Critique Ciné : L'Ennemi de la classe, jugement rebelle

Publié le 05 mars 2015 par Delromainzika @cabreakingnews

L’Ennemi de la classe // De Rok Bicek. Avec Igor Samobor, Natasa Barbara Gracner et Tjasa Zeleznik.


L’histoire de base de L’Ennemi de la classe est pourtant très simple mais elle est derrière très intelligente, permettant d’induire des questions sur la scolarité et la façon dont dit être pris un drame tel qu’un suicide. Mais c’est aussi un film sur les apparences. On dit toujours qu’il ne faut jamais se fier aux apparences et je pense que ce film parvient à décrire cette idée de façon très intelligente. Il remet en cause tout un tas de préceptes que l’on a pu voir s’élever au fil des années et notamment celui du système éducatif qui ne semble plus du tout en phase avec ce qui se passe actuellement dans la réalité, mais aussi la rébellion d’une jeunesse qui ne sait même pas vraiment pourquoi elle se bat mais qui se bat, celle de l’adolescent qui pense être au dessus de tout et avoir tout les droits, etc. L’Ennemi de la classe est donc bien plus subtile que la simplicité de son histoire ne le laissait transparaître. Et je dois avouer que cela me plaît énormément. La mise en scène de Rok Bicek est quant à elle très énergique. Il n’utilise pas les transitions puisqu’il colle les scènes en les enchaînant à sa façon. Je trouve que l’enchaînement des scènes afin de passer d’une heure à une autre est très intelligent. Cela donne une vraie fluidité au récit qui ne laisse jamais au spectateur le temps de respirer.

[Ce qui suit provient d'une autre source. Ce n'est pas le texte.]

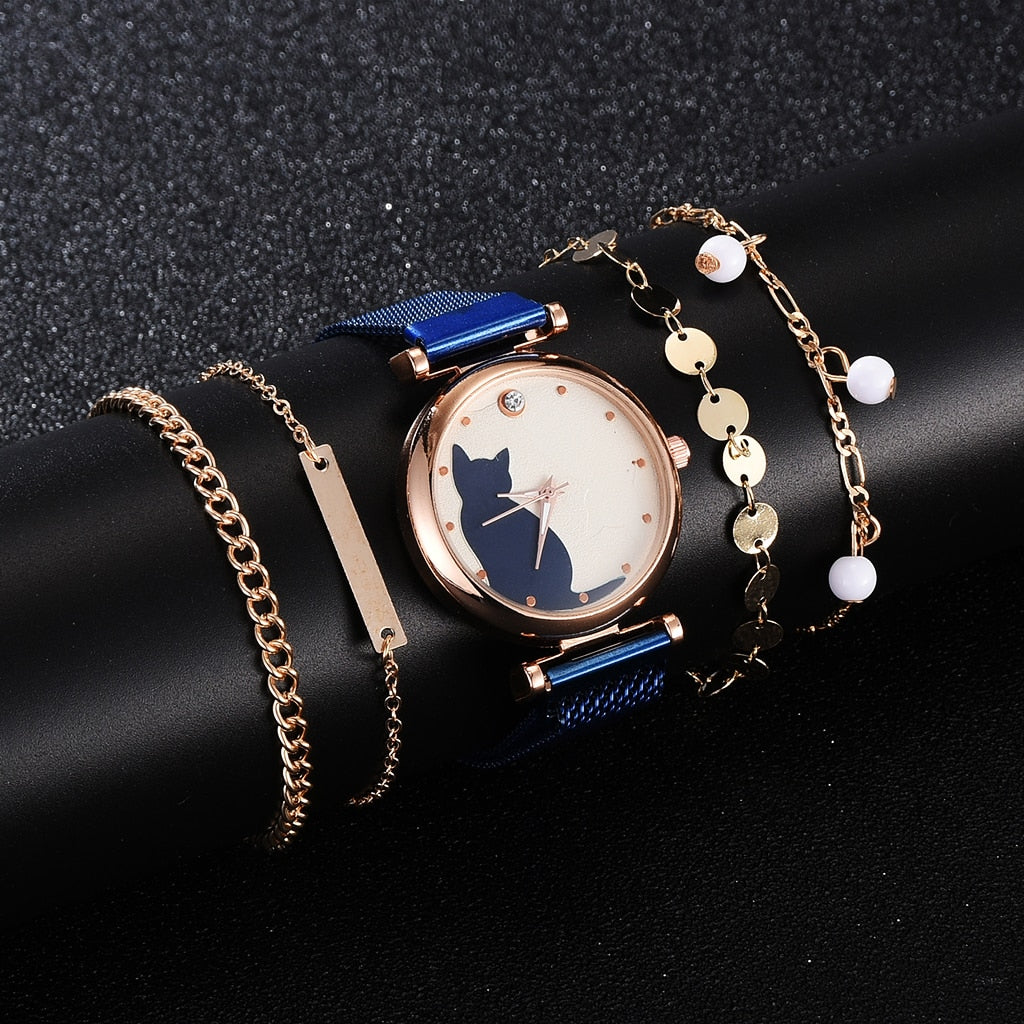 Fashion Watch Set Women 5pcs Quartz Wristwatch Mesh Bracelet Cat Dial Luxury Woman Watch Casual Ladies Clock Relogio Femenino - Executive-Skincare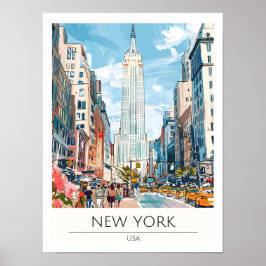 New York USA Konst Illustration Resa Poster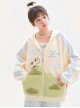 Cute Apricot Green Color Block Fun Girl Cow Ranch Print Kawaii Fashion Loose Casual Sweatshirt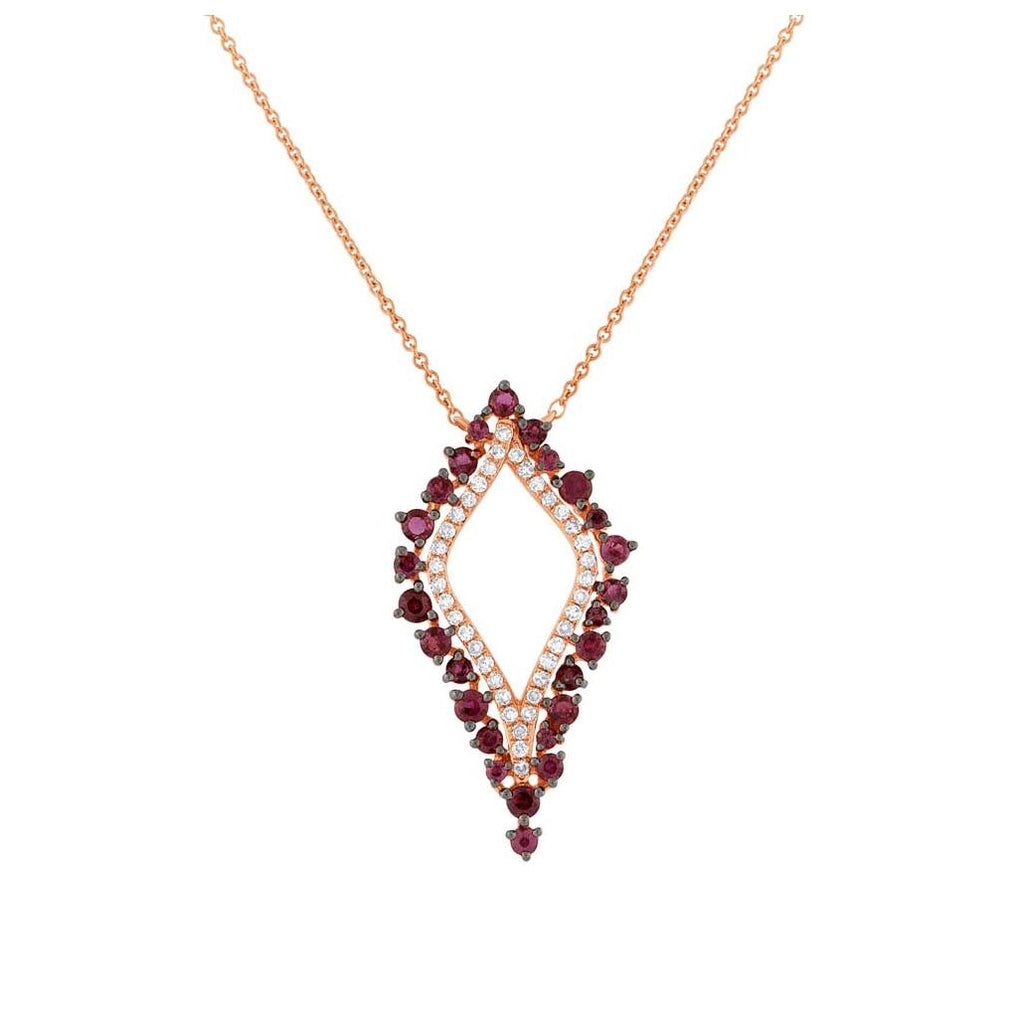 0.19 Ctw Diamond And 0.81 Ctw Ruby 14k Rose Gold Necklace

À l’arrivée de leur professeur principal remplaçant, une classe de sympathiques lycéens se trouve confrontée à une discipline accrue et à un enseignement plus austère. Ce professeur d’allemand concentre vite toutes les critiques. Les élèves mènent ouvertement la fronde. La tension monte, et quand une jeune fille de la classe se suicide, la responsabilité du professeur parait indiscutable aux yeux de ses camarades. L’escalade des provocations ne fait alors que commencer, laissant les autres enseignants dépassés par les événements et les élèves face à toutes leurs violentes contradictions.

Je ne connaissais pas Rok Bicek (logique vu que c’est son premier film mais je ne suis pas familiiarisé avec le cinéma slovène) mais c’est un metteur en scène particulièrement prometteur. Il donne une vraie personnalité à L’Ennemi de la classe mais pour que cela fonctionne, le réalisateur et scénariste du film s’est inspiré de quelque chose qui s’est réellement passé dans son propre lycée. En effet, son lycée a connu le suicide d’une jeune fille et le film prend cette base de départ afin de parler de tout un tas de choses. A commencer par le système scolaire qui ne sait pas du tout comment réagir face à ce genre d’évènements (on a donc des professeurs perdus, des élèves qui ne sont pas suivis, une proviseur qui préfère déléguer tout aux autres afin de ne pas avoir le mauvais rôle, etc.). C’est une critique qui a beaucoup d’intérêt, surtout que depuis quelques années le système éducatif est remis en cause par de nombreux pairs. Par ailleurs, c’est une critique de l’adolescence et de ces rebellions qui n’ont pas toujours de sens. Ils pensent tous se battre pour une vérité vraie, pour quelque chose alors que finalement ils ne se battent pour rien du tout.

Et le film retranscrit ça de façon très intelligente. L’Ennemi de la classe a autant d’impact également grâce au fait que c’est un huis-clos. On ne sort jamais de ce lycée et bien que cela aurait très rapidement pu être redondant, Rok Bicek parvient à donner un vrai rythme à son film. C’est même une histoire déjà vu et pourtant, L’Ennemi de la classe donne l’impression que l’on ne l’a jamais vu, que c’est nouveau. L’émotion quant à elle est enfermée dans une boîte que le film veut faire exploser chez le spectateur. Et cela fonctionne là aussi car l’émotion s’échappe à certains moments du film histoire de ne pas tomber dans le mélodrame mais aussi de ne pas tomber dans le film qui ne veut pas nous émouvoir. On pourrait cependant reprocher à L’Ennemi de la classe de ne pas vraiment donner de réponses et pourtant, elles sont plus ou moins là quand on réfléchit un peu et que l’on fait des déductions. Finalement, ce petit film slovène est donc une bonne surprise qui prouve que le bon cinéma peut aussi venir de petits pays dont on n’entend jamais parler mais qui ont une façon de voir les choses moins lisse que dans beaucoup de pays que l’on connaît.

Note : 7.5/10. En bref, en posant les bonnes questions, L’Ennemi de la classe parvient à devenir excellent.